The Autism Mental Status Exam. Validation of a Spanish Version in Argentina

Thursday, May 12, 2016: 5:30 PM-7:00 PM
Hall A (Baltimore Convention Center)
S. H. Cukier1, A. Rattazzi2, V. M. Ensenat3, M. C. Lopez4, K. A. Gutson5, J. I. Gomez de la Fuente2, E. Zieba6 and D. Grodberg7, (1)PANAACEA, Buenos Aires, Capital Federal, Argentina, (2)PANAACEA, Buenos Aires, Argentina, (3)Pediatrics, British Hospital of Buenos Aires, Buenos Aires, Argentina, (4)Child and Adolescent Psychiatry, FLENI, Escobar, Argentina, (5)PANAACEA, Programa Argentino para NiƱos, Adolescentes y Adultos con Condiciones del Espectro Autista, Buenos Aires, Buenos Aires, Argentina, (6)Hospital Pedro De Elizalde, Buenos Aires, Argentina, (7)Yale Child Study Center, New Haven, CT
Background: In many areas of Argentina, as in other Latin-American countries, physicians and institutions typically do not have the resources to train in or to administer comprehensive diagnostic observational assessments for patients suspected of ASD. This fact leads frequently to under and misdiagnosing leaving a very important amount of the population underserved, and preventing researchers from selecting representative samples for clinical and epidemiological research. The autism mental status exam (AMSE) is a free and brief eight-item observation tool that addresses this gap. The AMSE, designed at the Seaver Autism Center for Research and Treatment at the Icahn School of Medicine at Mount Sinai, structures the observation and documentation of signs and symptoms of ASD and yields a score. Excellent sensitivity and specificity was demonstrated in a population of high-risk adults and recently, in a population of 45 young children with social and communication concerns.

Objectives: To provide with a short and free diagnostic tool feasible to be used in middle –income countries such as Argentina by investigating the validity and inter-rater reliability of the Spanish version of the AMSE in a sample of local children and adolescents. 

Methods: The AMSE was translated into Spanish, adapted to the local idiomatic expressions and back-translated into English. AMSE's test is now being performed in a population of 150 children and adolescents (age 18 months to 18 years) with social and communication concerns who are evaluated at four different autism centers in Argentina. The ADOS is to be used to estimate the most effective criterion cut-off on the AMSE for Argentine population. Each subject receives a developmental evaluation, including the AMSE followed by independent standardized assessment using the ADOS. Rapid Database Generator (RDG) toolset will be used to analyze the data, to determine cut off criteria, sensitivity and specificity of AMSE to predict the result from ADOS and DSM-5 diagnosis of ASD. 

Results: A summary of the results including cut off criteria, sensitivity, specificity and inter-rater reliability will be presented, and also an analysis of regional similarities and differences.
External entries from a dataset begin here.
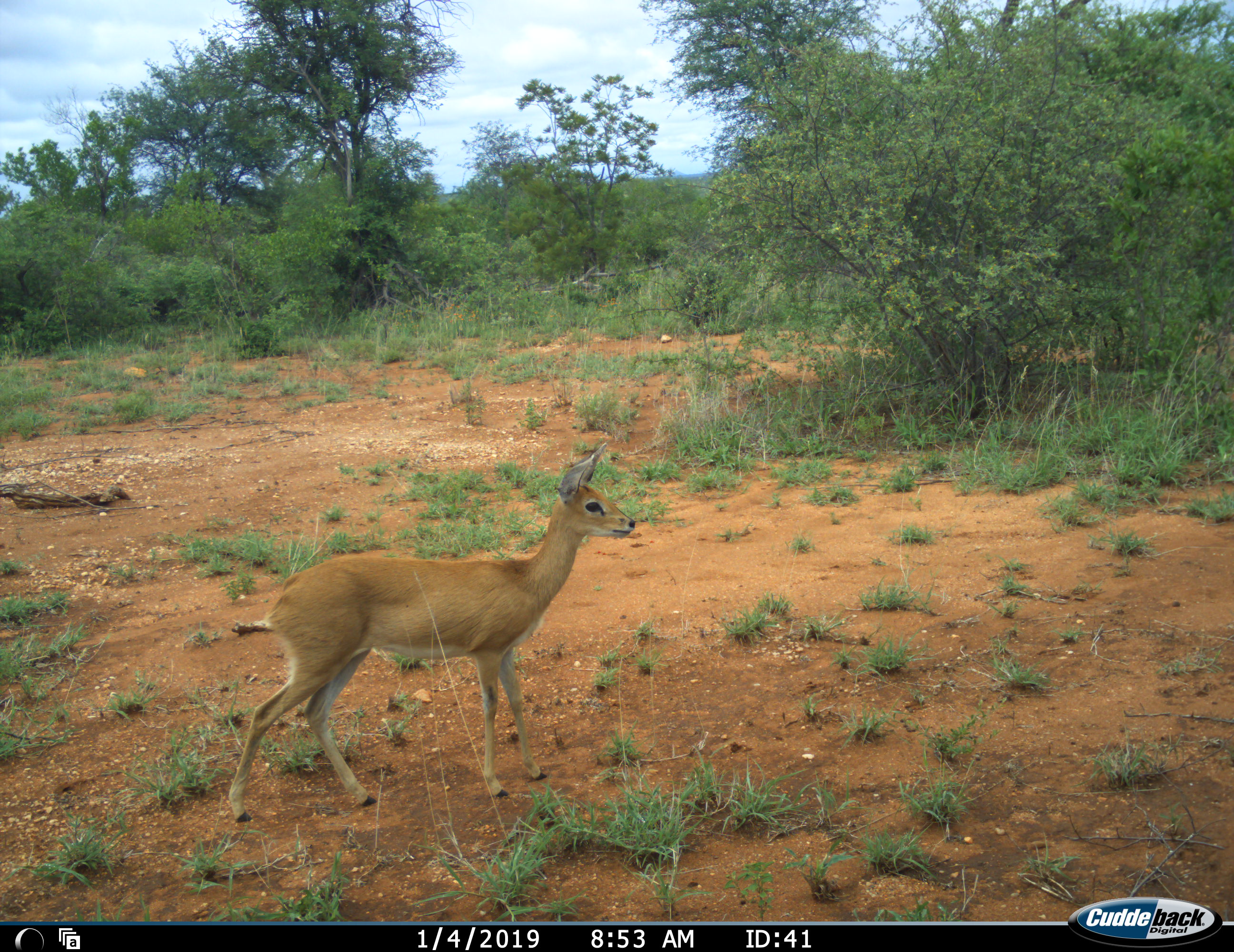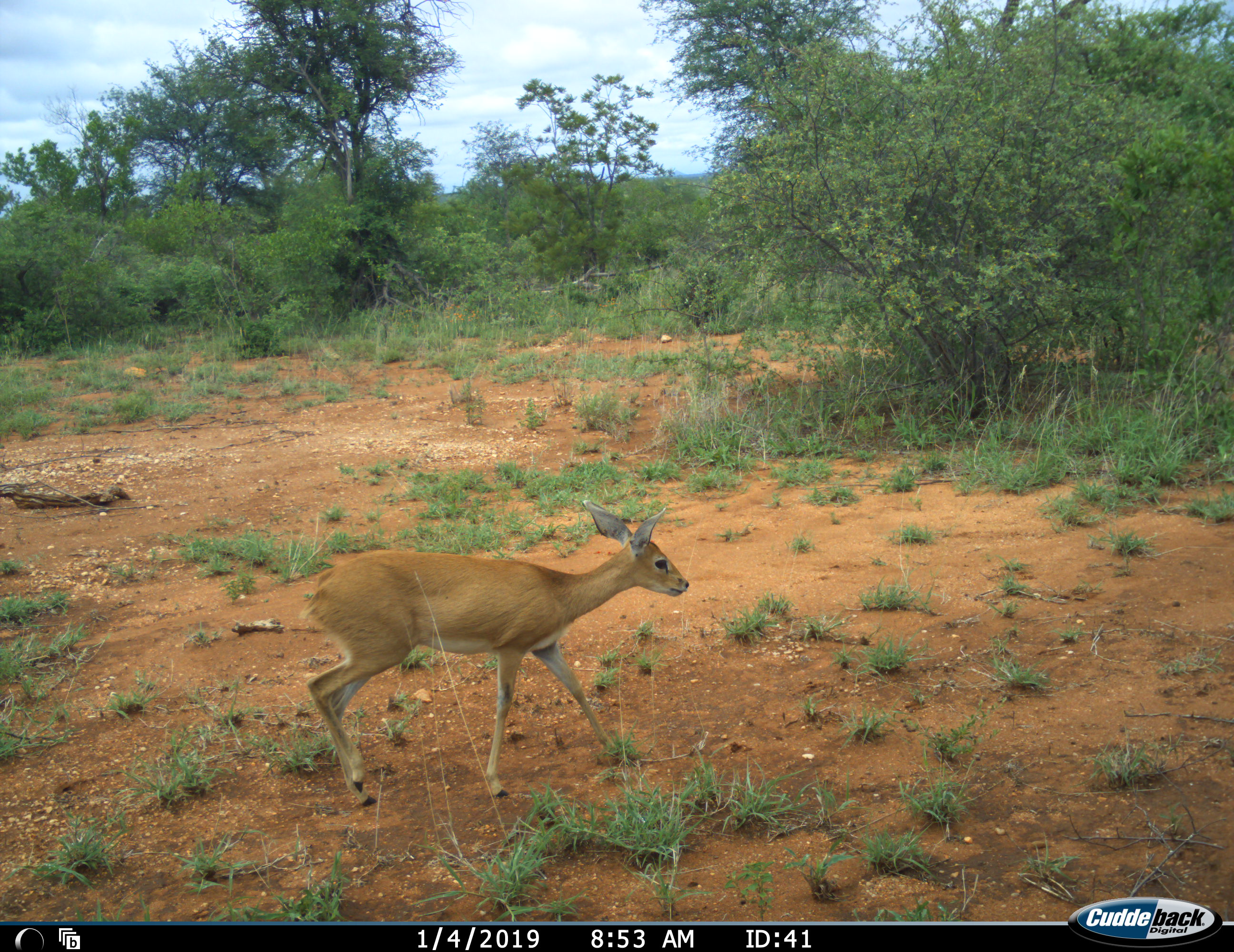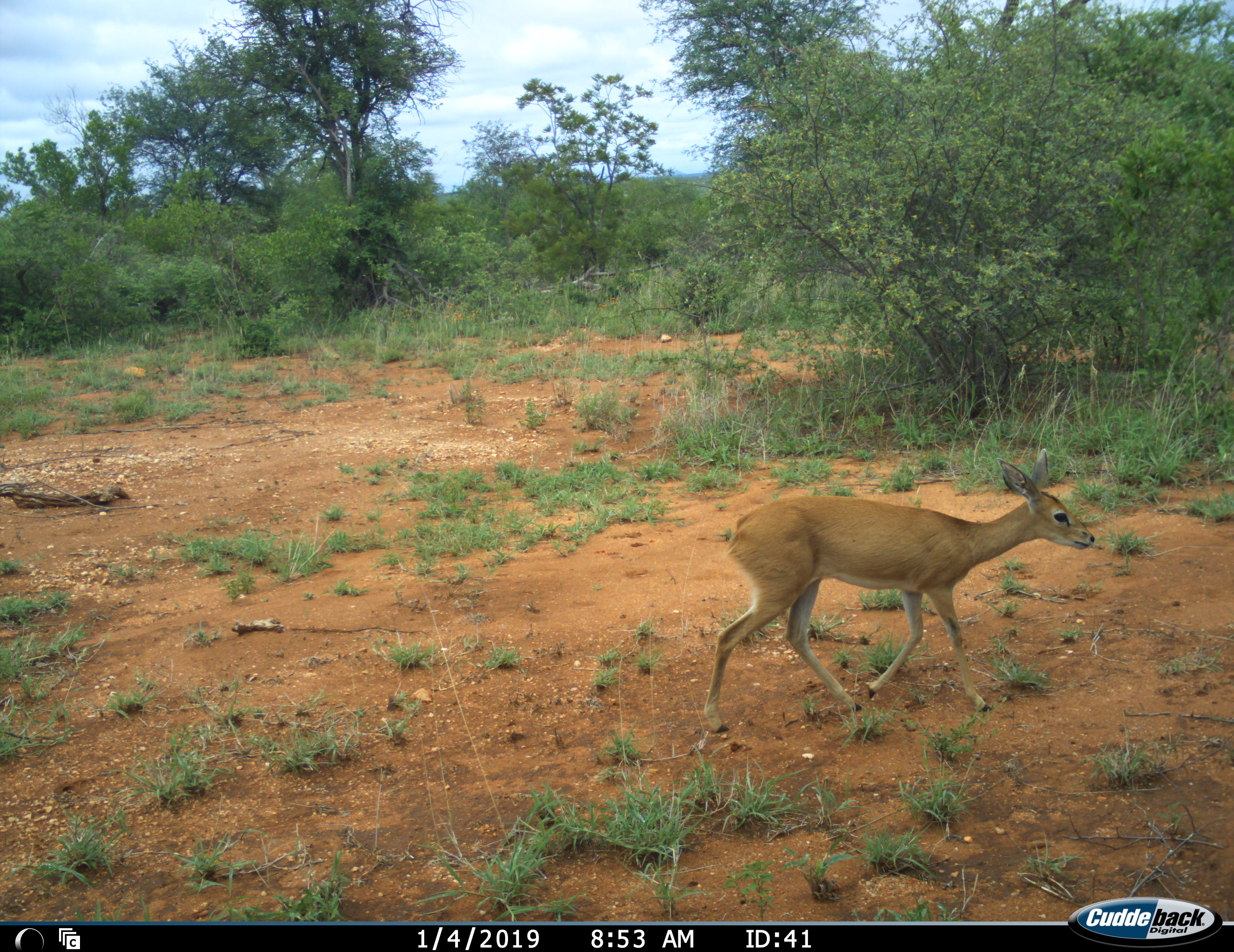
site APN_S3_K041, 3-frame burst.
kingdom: Animalia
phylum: Chordata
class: Mammalia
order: Artiodactyla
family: Bovidae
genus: Raphicerus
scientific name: Raphicerus campestris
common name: steenbok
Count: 1.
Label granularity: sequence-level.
Preliminary results show good sensitivity (>95%), specificity (>95%) (using a cut-off of 5 points in AMSE), and inter-rater reliability (>80%) in this high-risk Argentine sample. 
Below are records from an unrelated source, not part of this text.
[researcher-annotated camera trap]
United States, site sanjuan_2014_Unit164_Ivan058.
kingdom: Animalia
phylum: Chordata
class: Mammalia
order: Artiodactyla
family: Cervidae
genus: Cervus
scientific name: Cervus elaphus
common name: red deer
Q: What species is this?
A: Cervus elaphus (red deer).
Conclusions: Preliminary findings suggest that the AMSE Spanish version provides a rapid and reliable observational assessment in high-risk Argentine population. This could have a direct impact in the care of patients with ASD by providing a free, standardized diagnostic tool for ASD. This project also addresses a research priority by reliably standardizing the phenotyping of children in under resourced international populations, since the use of the AMSE will lay the foundation for epidemiologic surveillance in populations that typically do not engage in research. Open-source and open access models also provide a way to facilitate global collaboration and training. Using tools like AMSE, the autism scientific community and clinicians worldwide should be able to deliver cost-effective services to everyone in need.